En fonction des visas accordés, les uns et les autres s’éparpillèrent dans leur nouveau pays d’accueil. Les Etats-Unis ayant refusé de le recevoir, Victor Serge continua son périple qui le mena en prison à Cuba.
Grâce à une campagne de presse, une série de conférences sur le stalinisme et la guerre à la Maison des syndicats et un voyage aérien mouvementé pour Mérida au Yucatán, il arriva enfin au Mexique qu’il ne quitta plus.
Dans un contexte politique difficile et violent, « Serge écrivait tous les jours, dans un bureau exigu où ses livres étaient posés sur des planches et des briques. Son seul luxe : de très beaux porte-plume dont il prenait grand soin, car son bonheur était la calligraphie. Comme il devait assurer une correspondance régulière avec de nombreux amis de par le monde et que les timbres coûtaient très cher, il économisait sur le thé, sa boisson favorite ».

Données ::

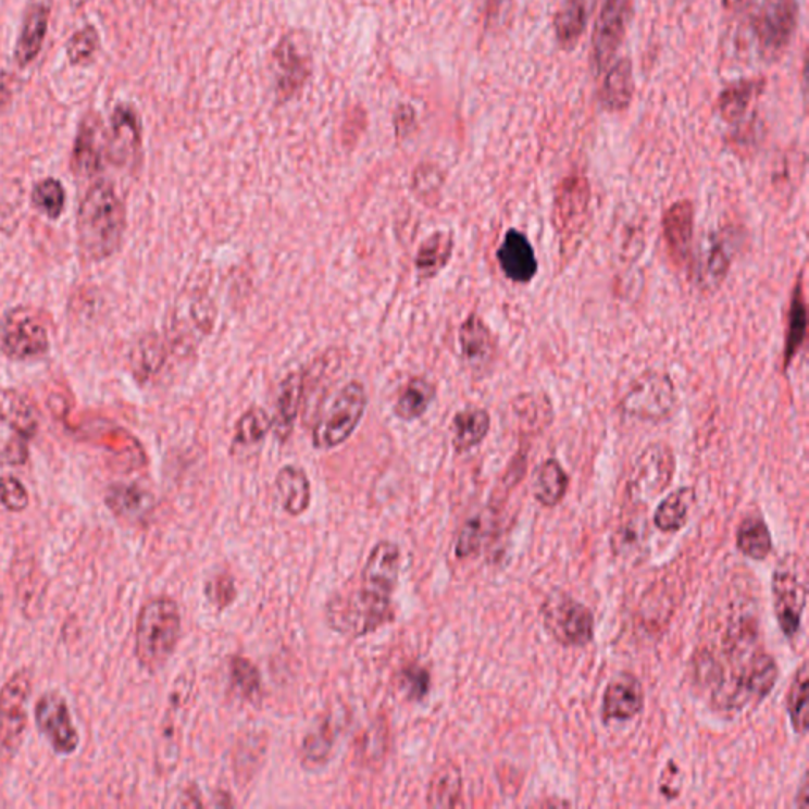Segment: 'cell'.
<instances>
[{"mask_svg":"<svg viewBox=\"0 0 809 809\" xmlns=\"http://www.w3.org/2000/svg\"><path fill=\"white\" fill-rule=\"evenodd\" d=\"M400 560L402 553L394 540H379L358 582H351L327 602V624L341 636L359 639L393 622Z\"/></svg>","mask_w":809,"mask_h":809,"instance_id":"1","label":"cell"},{"mask_svg":"<svg viewBox=\"0 0 809 809\" xmlns=\"http://www.w3.org/2000/svg\"><path fill=\"white\" fill-rule=\"evenodd\" d=\"M127 228V211L116 188L99 181L87 190L76 217V235L83 257L103 261L121 249Z\"/></svg>","mask_w":809,"mask_h":809,"instance_id":"2","label":"cell"},{"mask_svg":"<svg viewBox=\"0 0 809 809\" xmlns=\"http://www.w3.org/2000/svg\"><path fill=\"white\" fill-rule=\"evenodd\" d=\"M780 669L775 658L760 650L755 657L721 669L711 679V702L720 710L743 711L758 706L775 688Z\"/></svg>","mask_w":809,"mask_h":809,"instance_id":"3","label":"cell"},{"mask_svg":"<svg viewBox=\"0 0 809 809\" xmlns=\"http://www.w3.org/2000/svg\"><path fill=\"white\" fill-rule=\"evenodd\" d=\"M183 630L177 602L159 596L142 606L136 622L135 655L142 669L157 672L176 651Z\"/></svg>","mask_w":809,"mask_h":809,"instance_id":"4","label":"cell"},{"mask_svg":"<svg viewBox=\"0 0 809 809\" xmlns=\"http://www.w3.org/2000/svg\"><path fill=\"white\" fill-rule=\"evenodd\" d=\"M773 606L781 633L793 639L800 633L808 601L807 567L798 556L784 557L772 577Z\"/></svg>","mask_w":809,"mask_h":809,"instance_id":"5","label":"cell"},{"mask_svg":"<svg viewBox=\"0 0 809 809\" xmlns=\"http://www.w3.org/2000/svg\"><path fill=\"white\" fill-rule=\"evenodd\" d=\"M368 402V390L362 383L351 382L345 385L313 428V446L327 451L344 445L361 424Z\"/></svg>","mask_w":809,"mask_h":809,"instance_id":"6","label":"cell"},{"mask_svg":"<svg viewBox=\"0 0 809 809\" xmlns=\"http://www.w3.org/2000/svg\"><path fill=\"white\" fill-rule=\"evenodd\" d=\"M679 396L671 375L647 371L631 383L620 408L634 420L661 422L675 413Z\"/></svg>","mask_w":809,"mask_h":809,"instance_id":"7","label":"cell"},{"mask_svg":"<svg viewBox=\"0 0 809 809\" xmlns=\"http://www.w3.org/2000/svg\"><path fill=\"white\" fill-rule=\"evenodd\" d=\"M0 350L12 361L43 358L50 351V334L34 310L17 307L0 323Z\"/></svg>","mask_w":809,"mask_h":809,"instance_id":"8","label":"cell"},{"mask_svg":"<svg viewBox=\"0 0 809 809\" xmlns=\"http://www.w3.org/2000/svg\"><path fill=\"white\" fill-rule=\"evenodd\" d=\"M540 613L550 636L564 647H585L595 636L592 610L571 596L550 595Z\"/></svg>","mask_w":809,"mask_h":809,"instance_id":"9","label":"cell"},{"mask_svg":"<svg viewBox=\"0 0 809 809\" xmlns=\"http://www.w3.org/2000/svg\"><path fill=\"white\" fill-rule=\"evenodd\" d=\"M33 694V675L21 669L0 689V749L13 756L24 740L27 727V702Z\"/></svg>","mask_w":809,"mask_h":809,"instance_id":"10","label":"cell"},{"mask_svg":"<svg viewBox=\"0 0 809 809\" xmlns=\"http://www.w3.org/2000/svg\"><path fill=\"white\" fill-rule=\"evenodd\" d=\"M592 187L587 177L581 174L564 177L557 188L556 204H553V223L561 246L567 247L581 235L587 223L590 211Z\"/></svg>","mask_w":809,"mask_h":809,"instance_id":"11","label":"cell"},{"mask_svg":"<svg viewBox=\"0 0 809 809\" xmlns=\"http://www.w3.org/2000/svg\"><path fill=\"white\" fill-rule=\"evenodd\" d=\"M675 456L664 443H651L637 457L631 474L630 491L633 498L648 501L668 489L674 480Z\"/></svg>","mask_w":809,"mask_h":809,"instance_id":"12","label":"cell"},{"mask_svg":"<svg viewBox=\"0 0 809 809\" xmlns=\"http://www.w3.org/2000/svg\"><path fill=\"white\" fill-rule=\"evenodd\" d=\"M797 23V0H766L752 24L760 50L772 58L781 54L793 40Z\"/></svg>","mask_w":809,"mask_h":809,"instance_id":"13","label":"cell"},{"mask_svg":"<svg viewBox=\"0 0 809 809\" xmlns=\"http://www.w3.org/2000/svg\"><path fill=\"white\" fill-rule=\"evenodd\" d=\"M38 731L50 742L58 755H73L79 745L78 729L72 720L67 700L61 694L45 693L35 706Z\"/></svg>","mask_w":809,"mask_h":809,"instance_id":"14","label":"cell"},{"mask_svg":"<svg viewBox=\"0 0 809 809\" xmlns=\"http://www.w3.org/2000/svg\"><path fill=\"white\" fill-rule=\"evenodd\" d=\"M633 17V0H605L595 34H593V61L598 69L610 64Z\"/></svg>","mask_w":809,"mask_h":809,"instance_id":"15","label":"cell"},{"mask_svg":"<svg viewBox=\"0 0 809 809\" xmlns=\"http://www.w3.org/2000/svg\"><path fill=\"white\" fill-rule=\"evenodd\" d=\"M501 271L514 284H530L538 272V260L528 237L519 229L506 232L497 250Z\"/></svg>","mask_w":809,"mask_h":809,"instance_id":"16","label":"cell"},{"mask_svg":"<svg viewBox=\"0 0 809 809\" xmlns=\"http://www.w3.org/2000/svg\"><path fill=\"white\" fill-rule=\"evenodd\" d=\"M662 233L669 257L676 266H685L692 254L694 239V204L689 200L675 201L662 217Z\"/></svg>","mask_w":809,"mask_h":809,"instance_id":"17","label":"cell"},{"mask_svg":"<svg viewBox=\"0 0 809 809\" xmlns=\"http://www.w3.org/2000/svg\"><path fill=\"white\" fill-rule=\"evenodd\" d=\"M141 148V125L134 110L117 107L111 116V130L107 138V157L111 163L125 166L134 162Z\"/></svg>","mask_w":809,"mask_h":809,"instance_id":"18","label":"cell"},{"mask_svg":"<svg viewBox=\"0 0 809 809\" xmlns=\"http://www.w3.org/2000/svg\"><path fill=\"white\" fill-rule=\"evenodd\" d=\"M644 702L645 694L639 679L623 672L607 685L605 697H602V720H633L640 713Z\"/></svg>","mask_w":809,"mask_h":809,"instance_id":"19","label":"cell"},{"mask_svg":"<svg viewBox=\"0 0 809 809\" xmlns=\"http://www.w3.org/2000/svg\"><path fill=\"white\" fill-rule=\"evenodd\" d=\"M103 122L96 113H87L79 124L73 145L72 165L73 174L79 177H92L101 169V136H103Z\"/></svg>","mask_w":809,"mask_h":809,"instance_id":"20","label":"cell"},{"mask_svg":"<svg viewBox=\"0 0 809 809\" xmlns=\"http://www.w3.org/2000/svg\"><path fill=\"white\" fill-rule=\"evenodd\" d=\"M460 350L463 359L474 371H486L497 356V341L486 321L472 313L459 331Z\"/></svg>","mask_w":809,"mask_h":809,"instance_id":"21","label":"cell"},{"mask_svg":"<svg viewBox=\"0 0 809 809\" xmlns=\"http://www.w3.org/2000/svg\"><path fill=\"white\" fill-rule=\"evenodd\" d=\"M50 15V5L47 2L35 0L27 7L15 47V59L20 67L24 69L33 64L40 54L45 38H47Z\"/></svg>","mask_w":809,"mask_h":809,"instance_id":"22","label":"cell"},{"mask_svg":"<svg viewBox=\"0 0 809 809\" xmlns=\"http://www.w3.org/2000/svg\"><path fill=\"white\" fill-rule=\"evenodd\" d=\"M0 421L5 422L17 437L26 441L37 435V411L30 400L17 390L0 389Z\"/></svg>","mask_w":809,"mask_h":809,"instance_id":"23","label":"cell"},{"mask_svg":"<svg viewBox=\"0 0 809 809\" xmlns=\"http://www.w3.org/2000/svg\"><path fill=\"white\" fill-rule=\"evenodd\" d=\"M303 393L302 373H291L284 379L278 389L277 404H275V414L272 418V431L285 441L291 435L295 427L296 418L299 413Z\"/></svg>","mask_w":809,"mask_h":809,"instance_id":"24","label":"cell"},{"mask_svg":"<svg viewBox=\"0 0 809 809\" xmlns=\"http://www.w3.org/2000/svg\"><path fill=\"white\" fill-rule=\"evenodd\" d=\"M284 511L293 518L303 514L312 501V489L306 472L296 465H285L275 477Z\"/></svg>","mask_w":809,"mask_h":809,"instance_id":"25","label":"cell"},{"mask_svg":"<svg viewBox=\"0 0 809 809\" xmlns=\"http://www.w3.org/2000/svg\"><path fill=\"white\" fill-rule=\"evenodd\" d=\"M489 431V411L480 407L463 408L452 420V445L457 452L472 451L486 439Z\"/></svg>","mask_w":809,"mask_h":809,"instance_id":"26","label":"cell"},{"mask_svg":"<svg viewBox=\"0 0 809 809\" xmlns=\"http://www.w3.org/2000/svg\"><path fill=\"white\" fill-rule=\"evenodd\" d=\"M107 505L117 518L141 521L152 511L153 498L149 491L135 484H117L108 490Z\"/></svg>","mask_w":809,"mask_h":809,"instance_id":"27","label":"cell"},{"mask_svg":"<svg viewBox=\"0 0 809 809\" xmlns=\"http://www.w3.org/2000/svg\"><path fill=\"white\" fill-rule=\"evenodd\" d=\"M694 503L696 490L693 487H680L659 503L654 515L655 525L664 533L680 532L688 523Z\"/></svg>","mask_w":809,"mask_h":809,"instance_id":"28","label":"cell"},{"mask_svg":"<svg viewBox=\"0 0 809 809\" xmlns=\"http://www.w3.org/2000/svg\"><path fill=\"white\" fill-rule=\"evenodd\" d=\"M455 252V236L437 232L421 244L416 254V271L421 278H434L448 266Z\"/></svg>","mask_w":809,"mask_h":809,"instance_id":"29","label":"cell"},{"mask_svg":"<svg viewBox=\"0 0 809 809\" xmlns=\"http://www.w3.org/2000/svg\"><path fill=\"white\" fill-rule=\"evenodd\" d=\"M633 67L627 59L617 62L607 72L601 89V103L607 111H623L633 100Z\"/></svg>","mask_w":809,"mask_h":809,"instance_id":"30","label":"cell"},{"mask_svg":"<svg viewBox=\"0 0 809 809\" xmlns=\"http://www.w3.org/2000/svg\"><path fill=\"white\" fill-rule=\"evenodd\" d=\"M568 487H570V476L558 460L547 459L546 462L540 463L535 483H533V495L539 505L553 508L561 503V500L567 497Z\"/></svg>","mask_w":809,"mask_h":809,"instance_id":"31","label":"cell"},{"mask_svg":"<svg viewBox=\"0 0 809 809\" xmlns=\"http://www.w3.org/2000/svg\"><path fill=\"white\" fill-rule=\"evenodd\" d=\"M512 414L519 424L530 432L544 431L556 418L549 397L539 393H525L515 397L512 402Z\"/></svg>","mask_w":809,"mask_h":809,"instance_id":"32","label":"cell"},{"mask_svg":"<svg viewBox=\"0 0 809 809\" xmlns=\"http://www.w3.org/2000/svg\"><path fill=\"white\" fill-rule=\"evenodd\" d=\"M787 336L784 345L783 369L786 371L793 364L795 356L800 351L808 331V310L805 302L804 287L798 278L795 284L793 299H791L789 316H787Z\"/></svg>","mask_w":809,"mask_h":809,"instance_id":"33","label":"cell"},{"mask_svg":"<svg viewBox=\"0 0 809 809\" xmlns=\"http://www.w3.org/2000/svg\"><path fill=\"white\" fill-rule=\"evenodd\" d=\"M435 396H437V388L434 383L422 376H413L404 385L394 410L402 421L420 420L434 402Z\"/></svg>","mask_w":809,"mask_h":809,"instance_id":"34","label":"cell"},{"mask_svg":"<svg viewBox=\"0 0 809 809\" xmlns=\"http://www.w3.org/2000/svg\"><path fill=\"white\" fill-rule=\"evenodd\" d=\"M737 549L743 556L756 561L766 560L772 553V533L760 515L743 519L737 530Z\"/></svg>","mask_w":809,"mask_h":809,"instance_id":"35","label":"cell"},{"mask_svg":"<svg viewBox=\"0 0 809 809\" xmlns=\"http://www.w3.org/2000/svg\"><path fill=\"white\" fill-rule=\"evenodd\" d=\"M462 797V776L455 763L439 767L428 786L427 805L432 808H455Z\"/></svg>","mask_w":809,"mask_h":809,"instance_id":"36","label":"cell"},{"mask_svg":"<svg viewBox=\"0 0 809 809\" xmlns=\"http://www.w3.org/2000/svg\"><path fill=\"white\" fill-rule=\"evenodd\" d=\"M299 51L301 50H299V43L296 38L295 40H291V38L284 40L281 50H278L277 64L278 75H281L278 86H281V90L285 96L295 92L296 87L301 86V83L306 79V58Z\"/></svg>","mask_w":809,"mask_h":809,"instance_id":"37","label":"cell"},{"mask_svg":"<svg viewBox=\"0 0 809 809\" xmlns=\"http://www.w3.org/2000/svg\"><path fill=\"white\" fill-rule=\"evenodd\" d=\"M808 665L807 661H804L800 669L795 672L789 693H787V713H789L791 724H793L795 734L801 735V737L808 731Z\"/></svg>","mask_w":809,"mask_h":809,"instance_id":"38","label":"cell"},{"mask_svg":"<svg viewBox=\"0 0 809 809\" xmlns=\"http://www.w3.org/2000/svg\"><path fill=\"white\" fill-rule=\"evenodd\" d=\"M587 24L584 0H564L556 16V34L564 48L574 47Z\"/></svg>","mask_w":809,"mask_h":809,"instance_id":"39","label":"cell"},{"mask_svg":"<svg viewBox=\"0 0 809 809\" xmlns=\"http://www.w3.org/2000/svg\"><path fill=\"white\" fill-rule=\"evenodd\" d=\"M272 431V418L263 408H250L249 411L237 421L235 439L233 446L236 448H250L263 441L264 437Z\"/></svg>","mask_w":809,"mask_h":809,"instance_id":"40","label":"cell"},{"mask_svg":"<svg viewBox=\"0 0 809 809\" xmlns=\"http://www.w3.org/2000/svg\"><path fill=\"white\" fill-rule=\"evenodd\" d=\"M760 90L759 82H740L729 86L721 94L720 111L725 121H737L748 110L749 103L758 96Z\"/></svg>","mask_w":809,"mask_h":809,"instance_id":"41","label":"cell"},{"mask_svg":"<svg viewBox=\"0 0 809 809\" xmlns=\"http://www.w3.org/2000/svg\"><path fill=\"white\" fill-rule=\"evenodd\" d=\"M33 204L40 214L51 220L61 217L65 208V188L61 181L47 177L35 184L33 190Z\"/></svg>","mask_w":809,"mask_h":809,"instance_id":"42","label":"cell"},{"mask_svg":"<svg viewBox=\"0 0 809 809\" xmlns=\"http://www.w3.org/2000/svg\"><path fill=\"white\" fill-rule=\"evenodd\" d=\"M229 680L244 699L254 700L261 696V675L250 659L233 657L229 659Z\"/></svg>","mask_w":809,"mask_h":809,"instance_id":"43","label":"cell"},{"mask_svg":"<svg viewBox=\"0 0 809 809\" xmlns=\"http://www.w3.org/2000/svg\"><path fill=\"white\" fill-rule=\"evenodd\" d=\"M729 266H731V260L725 252L724 244L721 240L711 239L710 247L704 254L702 267H700V282L704 287L714 288L723 284Z\"/></svg>","mask_w":809,"mask_h":809,"instance_id":"44","label":"cell"},{"mask_svg":"<svg viewBox=\"0 0 809 809\" xmlns=\"http://www.w3.org/2000/svg\"><path fill=\"white\" fill-rule=\"evenodd\" d=\"M100 50V35L96 27L86 26L72 35L67 43V58L73 65H85Z\"/></svg>","mask_w":809,"mask_h":809,"instance_id":"45","label":"cell"},{"mask_svg":"<svg viewBox=\"0 0 809 809\" xmlns=\"http://www.w3.org/2000/svg\"><path fill=\"white\" fill-rule=\"evenodd\" d=\"M331 748H333V732L329 731L327 724H321L319 731L312 732L303 742V760L310 766L321 763L326 760Z\"/></svg>","mask_w":809,"mask_h":809,"instance_id":"46","label":"cell"},{"mask_svg":"<svg viewBox=\"0 0 809 809\" xmlns=\"http://www.w3.org/2000/svg\"><path fill=\"white\" fill-rule=\"evenodd\" d=\"M0 503L10 512H23L29 506V494L15 476L0 477Z\"/></svg>","mask_w":809,"mask_h":809,"instance_id":"47","label":"cell"},{"mask_svg":"<svg viewBox=\"0 0 809 809\" xmlns=\"http://www.w3.org/2000/svg\"><path fill=\"white\" fill-rule=\"evenodd\" d=\"M484 536V523L481 518L470 519L469 522L463 525L462 532H460L459 539L456 544V556L459 558H469L473 553L477 552V549L483 543Z\"/></svg>","mask_w":809,"mask_h":809,"instance_id":"48","label":"cell"},{"mask_svg":"<svg viewBox=\"0 0 809 809\" xmlns=\"http://www.w3.org/2000/svg\"><path fill=\"white\" fill-rule=\"evenodd\" d=\"M402 688L411 700H422L431 689V674L421 665H408L402 671Z\"/></svg>","mask_w":809,"mask_h":809,"instance_id":"49","label":"cell"},{"mask_svg":"<svg viewBox=\"0 0 809 809\" xmlns=\"http://www.w3.org/2000/svg\"><path fill=\"white\" fill-rule=\"evenodd\" d=\"M206 595L212 605L226 609L236 598V585L228 574H217L208 582Z\"/></svg>","mask_w":809,"mask_h":809,"instance_id":"50","label":"cell"},{"mask_svg":"<svg viewBox=\"0 0 809 809\" xmlns=\"http://www.w3.org/2000/svg\"><path fill=\"white\" fill-rule=\"evenodd\" d=\"M682 784H680V770L674 760H669L665 769L662 770L661 780H659V791L665 798L679 797Z\"/></svg>","mask_w":809,"mask_h":809,"instance_id":"51","label":"cell"},{"mask_svg":"<svg viewBox=\"0 0 809 809\" xmlns=\"http://www.w3.org/2000/svg\"><path fill=\"white\" fill-rule=\"evenodd\" d=\"M3 460L9 465H23L27 460L26 439L20 438L17 441L10 443L3 451Z\"/></svg>","mask_w":809,"mask_h":809,"instance_id":"52","label":"cell"},{"mask_svg":"<svg viewBox=\"0 0 809 809\" xmlns=\"http://www.w3.org/2000/svg\"><path fill=\"white\" fill-rule=\"evenodd\" d=\"M748 3L749 0H724V5L727 7V9L734 10V12L745 9Z\"/></svg>","mask_w":809,"mask_h":809,"instance_id":"53","label":"cell"},{"mask_svg":"<svg viewBox=\"0 0 809 809\" xmlns=\"http://www.w3.org/2000/svg\"><path fill=\"white\" fill-rule=\"evenodd\" d=\"M72 2L73 7H76V9H79V7L86 5L89 0H70Z\"/></svg>","mask_w":809,"mask_h":809,"instance_id":"54","label":"cell"},{"mask_svg":"<svg viewBox=\"0 0 809 809\" xmlns=\"http://www.w3.org/2000/svg\"><path fill=\"white\" fill-rule=\"evenodd\" d=\"M0 101H2V100H0Z\"/></svg>","mask_w":809,"mask_h":809,"instance_id":"55","label":"cell"}]
</instances>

Consigne ::
Répondez à ces questions sur le passage consacré à Victor Serge.
(a) Dans quel pays Victor Serge s'est-il retrouvé en prison ?
(b) Dans quelle ville du Yucatán s'est-il rendu en avion ?
(c) Sur quelle dépense faisait-il des économies pour payer les timbres ?

Réponse ::
(a) À Cuba.
(b) À Mérida.
(c) Sur le thé, sa boisson favorite.